Serikat Pekerja (SP) BTN dan BRI menyatakan dukungan atas aksi penolakan hasil RUPSLB yang dilakukan Suprajarto.
“Kita meminta kepada Menteri Negara BUMN untuk menghormati prinsip-prinsip Good Governance dan pelaksanaan manajemen karier bagi bankir dilingkungan BUMN melalui talent management system yang fair,” ujar Ketua Umum DPP SP BTN Satya Wijayantara.
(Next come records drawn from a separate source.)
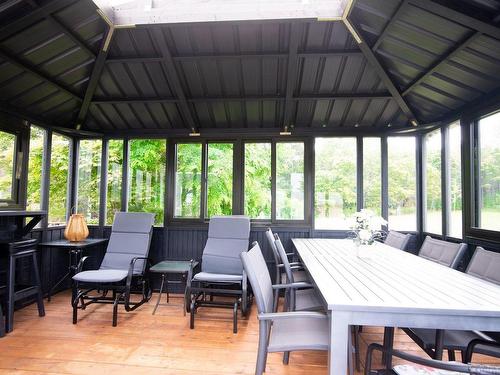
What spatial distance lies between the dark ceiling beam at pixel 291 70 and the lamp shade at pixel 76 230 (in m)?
3.32

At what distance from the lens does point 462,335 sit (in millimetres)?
2102

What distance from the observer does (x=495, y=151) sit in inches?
126

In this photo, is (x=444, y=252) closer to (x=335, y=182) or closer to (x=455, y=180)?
(x=455, y=180)

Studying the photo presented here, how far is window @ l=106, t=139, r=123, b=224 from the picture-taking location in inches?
199

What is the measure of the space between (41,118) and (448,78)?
516 centimetres

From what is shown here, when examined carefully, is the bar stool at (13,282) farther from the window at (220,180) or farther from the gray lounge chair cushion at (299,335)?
the gray lounge chair cushion at (299,335)

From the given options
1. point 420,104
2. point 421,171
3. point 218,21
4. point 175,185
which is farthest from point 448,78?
point 175,185

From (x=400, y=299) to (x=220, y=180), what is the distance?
3535 millimetres

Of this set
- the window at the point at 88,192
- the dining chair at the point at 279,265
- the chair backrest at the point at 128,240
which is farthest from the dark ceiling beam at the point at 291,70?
the window at the point at 88,192

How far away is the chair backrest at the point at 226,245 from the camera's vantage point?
415cm

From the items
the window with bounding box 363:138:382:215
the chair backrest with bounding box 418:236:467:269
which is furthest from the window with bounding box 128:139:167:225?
the chair backrest with bounding box 418:236:467:269

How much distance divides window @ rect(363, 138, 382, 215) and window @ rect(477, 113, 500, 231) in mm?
1459

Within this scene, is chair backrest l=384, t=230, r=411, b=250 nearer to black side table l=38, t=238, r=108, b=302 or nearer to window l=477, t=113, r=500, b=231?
window l=477, t=113, r=500, b=231

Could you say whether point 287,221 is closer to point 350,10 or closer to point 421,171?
point 421,171
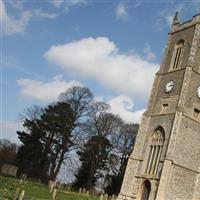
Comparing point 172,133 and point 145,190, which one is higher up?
point 172,133

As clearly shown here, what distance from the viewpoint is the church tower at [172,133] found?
33812mm

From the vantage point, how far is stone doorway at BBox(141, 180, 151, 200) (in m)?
35.1

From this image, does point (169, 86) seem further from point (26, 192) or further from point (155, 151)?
point (26, 192)

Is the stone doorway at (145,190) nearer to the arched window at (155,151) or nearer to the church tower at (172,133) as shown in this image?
the church tower at (172,133)

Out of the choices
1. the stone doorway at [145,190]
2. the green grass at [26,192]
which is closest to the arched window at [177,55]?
the stone doorway at [145,190]

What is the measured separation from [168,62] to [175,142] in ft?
32.5

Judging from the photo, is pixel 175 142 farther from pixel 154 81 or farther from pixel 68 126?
pixel 68 126

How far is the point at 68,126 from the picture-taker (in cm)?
5028

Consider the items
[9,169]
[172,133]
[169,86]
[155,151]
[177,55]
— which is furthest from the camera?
[9,169]

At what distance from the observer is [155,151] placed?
36281mm

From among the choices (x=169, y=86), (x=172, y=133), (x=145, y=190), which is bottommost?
(x=145, y=190)

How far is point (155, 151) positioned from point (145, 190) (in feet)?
11.8

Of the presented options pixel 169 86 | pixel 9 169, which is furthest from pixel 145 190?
pixel 9 169

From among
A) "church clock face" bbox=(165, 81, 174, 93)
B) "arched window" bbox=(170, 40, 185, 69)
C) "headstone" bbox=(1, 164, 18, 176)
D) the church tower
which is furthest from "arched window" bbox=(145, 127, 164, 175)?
"headstone" bbox=(1, 164, 18, 176)
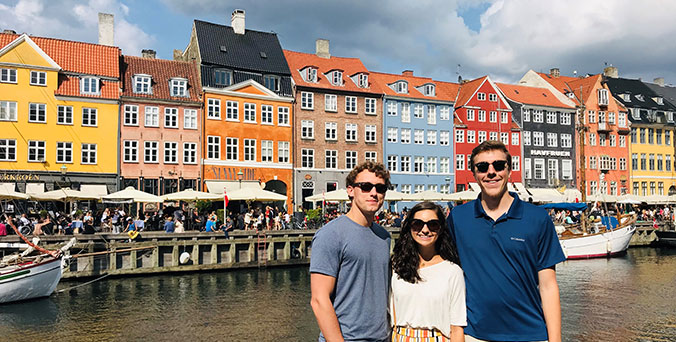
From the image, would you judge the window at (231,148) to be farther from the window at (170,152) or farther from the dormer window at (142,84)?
the dormer window at (142,84)

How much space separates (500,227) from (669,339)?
12.0 metres

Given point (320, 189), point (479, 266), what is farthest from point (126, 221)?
point (479, 266)

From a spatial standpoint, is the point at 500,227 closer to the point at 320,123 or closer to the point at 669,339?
the point at 669,339

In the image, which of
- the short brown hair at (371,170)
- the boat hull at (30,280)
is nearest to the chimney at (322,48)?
the boat hull at (30,280)

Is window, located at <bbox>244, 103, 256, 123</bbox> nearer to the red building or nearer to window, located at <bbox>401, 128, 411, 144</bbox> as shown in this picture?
window, located at <bbox>401, 128, 411, 144</bbox>

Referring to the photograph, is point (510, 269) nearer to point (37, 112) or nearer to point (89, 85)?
point (37, 112)

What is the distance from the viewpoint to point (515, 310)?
13.5 feet

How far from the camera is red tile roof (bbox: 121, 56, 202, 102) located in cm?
3972

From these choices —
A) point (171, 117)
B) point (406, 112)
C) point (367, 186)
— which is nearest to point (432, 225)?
point (367, 186)

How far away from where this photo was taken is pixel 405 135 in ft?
164

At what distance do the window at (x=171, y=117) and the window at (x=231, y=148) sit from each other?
147 inches

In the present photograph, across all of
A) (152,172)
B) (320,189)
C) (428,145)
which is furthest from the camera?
(428,145)

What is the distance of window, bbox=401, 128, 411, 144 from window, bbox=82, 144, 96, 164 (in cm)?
2396

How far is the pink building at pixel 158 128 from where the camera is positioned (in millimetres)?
38531
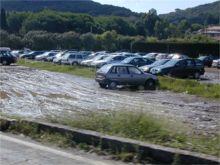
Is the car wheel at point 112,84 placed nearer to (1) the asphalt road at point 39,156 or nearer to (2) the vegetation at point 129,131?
(2) the vegetation at point 129,131

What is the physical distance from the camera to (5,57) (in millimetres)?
52812

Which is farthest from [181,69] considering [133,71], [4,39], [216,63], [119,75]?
[4,39]

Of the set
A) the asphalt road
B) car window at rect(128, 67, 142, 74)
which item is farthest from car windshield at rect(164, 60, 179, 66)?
the asphalt road

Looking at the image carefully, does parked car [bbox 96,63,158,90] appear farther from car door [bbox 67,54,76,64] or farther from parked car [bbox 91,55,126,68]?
car door [bbox 67,54,76,64]

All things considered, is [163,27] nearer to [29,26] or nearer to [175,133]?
[29,26]

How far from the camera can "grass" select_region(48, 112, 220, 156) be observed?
7.41 metres

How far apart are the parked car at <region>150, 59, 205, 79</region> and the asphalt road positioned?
96.6 ft

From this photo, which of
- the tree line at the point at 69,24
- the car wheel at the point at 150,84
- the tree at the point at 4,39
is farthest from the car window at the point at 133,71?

Serikat pekerja menyatakan sikap bahwa pemberian tugas kepada Suprajarto sebagai direktur utama Bank BTN setelah sebelumnya menjabat sebagai pimpinan Bank BRI pada dasarnya adalah sebuah pelecehan profesi yang berpotensi menimbulkan kemarahan bagi ribuan alumni Bank BRI yang tersebar di seluruh Indonesia termasuk juga di Bank BTN.
Pelecehan tersebut menurut dia karena penugasan dari ukuran kapasitas aset, BTN jauh lebih kecil dari BRI dengan total aset yang dimiliki BTN hanya 25 persen dari total aset BRI.
“Kita meminta kepada seluruh pejabat dilingkungan BUMN untuk menahan diri dengan tidak mengambil keputusan politik apa pun sampai dengan pelantikan Presiden Jokowi tanggal 10 Oktober 2019 sesuai dengan himbauan Ketua KSP Pak Muldoko,” tegas Satya.
Sementara itu, Suprajarto dalam penolakannya mengatakan bahwa dia tidak pernah diajak bicara terkait pencopotannya sebagai direktur utama BRI dan penugasannya untuk menjadi pimpinan di BTN.
“Saya sendiri baru tahu setelah membaca dari media bahwa saya ditetapkan menjadi dirut BTN dan saya tidak pernah diajak bicara mengenai penetapan ini apalagi musyawarah,” ungkap dia.